A curious business then, this ‘taste’ of honey.  Talking about ‘the taste of honey’:

presumes that we can isolate [it] from everything else that is going on….What counts as the way [honey tasted to me] can be distinguished , one supposes, from what is a mere accompaniment, contributory cause, or byproduct of this ‘central’ way. One dimly imagines taking [my tasting experiences] and stripping them down gradually to the essentials, leaving their common residuum, the way [honey tasted to me] at various times….The mistake is not in supposing that we can in practice ever or always perform this act of purification with certainty, but the more fundamental mistake of supposing that there is such a residual property to take seriously [Daniel Dennett, ‘Quining Qualia‘, in Consciousness in Contemporary Science, edited by A. J. Marcel and E. Bisiach, Oxford University Press, (1988)].

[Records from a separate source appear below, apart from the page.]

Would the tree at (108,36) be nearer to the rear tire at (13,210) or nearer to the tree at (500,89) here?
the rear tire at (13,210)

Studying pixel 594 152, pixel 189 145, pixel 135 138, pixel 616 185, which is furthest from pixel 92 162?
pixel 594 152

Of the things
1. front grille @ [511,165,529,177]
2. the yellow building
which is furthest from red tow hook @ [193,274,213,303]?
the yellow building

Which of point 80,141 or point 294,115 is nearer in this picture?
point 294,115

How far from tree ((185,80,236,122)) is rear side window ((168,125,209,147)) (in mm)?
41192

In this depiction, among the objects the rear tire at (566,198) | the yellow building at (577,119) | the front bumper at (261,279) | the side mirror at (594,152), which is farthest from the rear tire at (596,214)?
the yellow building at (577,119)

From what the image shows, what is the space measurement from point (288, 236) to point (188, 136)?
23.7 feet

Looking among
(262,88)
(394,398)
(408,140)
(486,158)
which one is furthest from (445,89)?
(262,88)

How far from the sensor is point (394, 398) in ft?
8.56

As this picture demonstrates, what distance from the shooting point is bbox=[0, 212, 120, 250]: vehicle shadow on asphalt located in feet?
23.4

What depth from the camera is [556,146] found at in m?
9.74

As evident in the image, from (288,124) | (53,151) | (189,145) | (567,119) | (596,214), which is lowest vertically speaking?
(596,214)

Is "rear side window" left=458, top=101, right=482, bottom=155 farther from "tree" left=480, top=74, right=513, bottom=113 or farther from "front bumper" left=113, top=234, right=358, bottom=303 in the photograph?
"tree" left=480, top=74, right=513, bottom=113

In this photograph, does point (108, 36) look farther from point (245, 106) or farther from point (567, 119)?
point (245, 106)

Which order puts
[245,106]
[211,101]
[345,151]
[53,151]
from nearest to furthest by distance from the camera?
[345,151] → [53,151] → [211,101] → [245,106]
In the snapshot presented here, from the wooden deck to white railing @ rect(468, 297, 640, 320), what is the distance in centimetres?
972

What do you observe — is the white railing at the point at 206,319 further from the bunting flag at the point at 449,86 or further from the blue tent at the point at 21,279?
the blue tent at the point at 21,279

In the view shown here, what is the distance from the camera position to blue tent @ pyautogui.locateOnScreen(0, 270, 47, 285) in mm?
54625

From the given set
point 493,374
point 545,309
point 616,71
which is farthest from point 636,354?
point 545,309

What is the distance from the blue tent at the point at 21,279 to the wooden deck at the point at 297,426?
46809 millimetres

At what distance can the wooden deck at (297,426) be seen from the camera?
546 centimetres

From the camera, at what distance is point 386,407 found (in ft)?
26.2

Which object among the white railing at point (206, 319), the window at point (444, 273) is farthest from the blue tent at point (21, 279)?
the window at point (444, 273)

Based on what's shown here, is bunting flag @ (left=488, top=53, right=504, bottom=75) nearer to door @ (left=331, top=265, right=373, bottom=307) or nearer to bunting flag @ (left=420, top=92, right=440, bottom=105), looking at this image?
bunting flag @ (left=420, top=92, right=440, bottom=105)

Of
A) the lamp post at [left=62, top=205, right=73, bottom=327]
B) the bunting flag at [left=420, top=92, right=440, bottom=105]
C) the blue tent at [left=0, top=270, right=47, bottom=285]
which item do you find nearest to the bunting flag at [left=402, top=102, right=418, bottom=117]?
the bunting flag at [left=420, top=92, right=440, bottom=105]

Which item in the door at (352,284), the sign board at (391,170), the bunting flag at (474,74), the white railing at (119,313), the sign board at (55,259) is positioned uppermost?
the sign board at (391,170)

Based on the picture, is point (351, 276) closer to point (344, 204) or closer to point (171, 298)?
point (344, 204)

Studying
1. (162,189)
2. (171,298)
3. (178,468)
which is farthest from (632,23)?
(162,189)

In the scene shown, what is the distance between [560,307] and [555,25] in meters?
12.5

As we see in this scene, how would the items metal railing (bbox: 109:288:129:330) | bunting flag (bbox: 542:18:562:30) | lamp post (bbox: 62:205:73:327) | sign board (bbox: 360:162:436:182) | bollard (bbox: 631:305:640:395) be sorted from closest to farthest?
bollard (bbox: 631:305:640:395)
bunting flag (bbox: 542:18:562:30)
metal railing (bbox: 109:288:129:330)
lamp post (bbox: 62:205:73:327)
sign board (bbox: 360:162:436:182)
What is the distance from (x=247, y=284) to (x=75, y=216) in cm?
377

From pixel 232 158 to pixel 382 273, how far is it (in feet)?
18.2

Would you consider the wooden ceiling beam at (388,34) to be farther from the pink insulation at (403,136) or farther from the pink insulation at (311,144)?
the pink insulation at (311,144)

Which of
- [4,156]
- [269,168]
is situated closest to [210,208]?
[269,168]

If such thoughts are correct, then there was no ‘taste of honey’–always indexed by ‘to me’–there were only various experiences: ‘tasting-honey-during-my-childhood-years;’ ‘tasting-honey-after-I-migrated;’ ‘tasting-honey-as-a-forty-something’–the ‘taste of honey’–the way honey seems to me–is not something that can be drawn apart from these. There’s no articulable qualitative experience, independent of the surrounding ‘context.’

We’ve known this for other supposed qualia too, of course. That shortness of breath, that pounding in your chest, that fire in your legs, those reminders of your determination and outward bound spirit that herald the glory to come as you ascend a steep switchback with a cool wind raking your brow and the aroma of pine trees wafts by, if transplanted to a hospital ward with the sick visible, the smell of disinfectant in your nostrils, becomes ‘unbearable agony.’ There is no separable ‘pain’ here; just a different assemblage of my ‘world-sensation’, experienced differently thanks to its arrangement and presentation and internal relationships. We don’t experience the world as a bunch of separate parcels of sensation and phenomenal experience; the world comes to us a package with each component receiving its ‘meaning’ by its placement within the ‘field,’ by its relationships within it. What we notice, taste, see, smell, hear is a function of the arrangement of this field, and of course, our histories and anticipations (our ‘interests‘) which have performed this arrangement.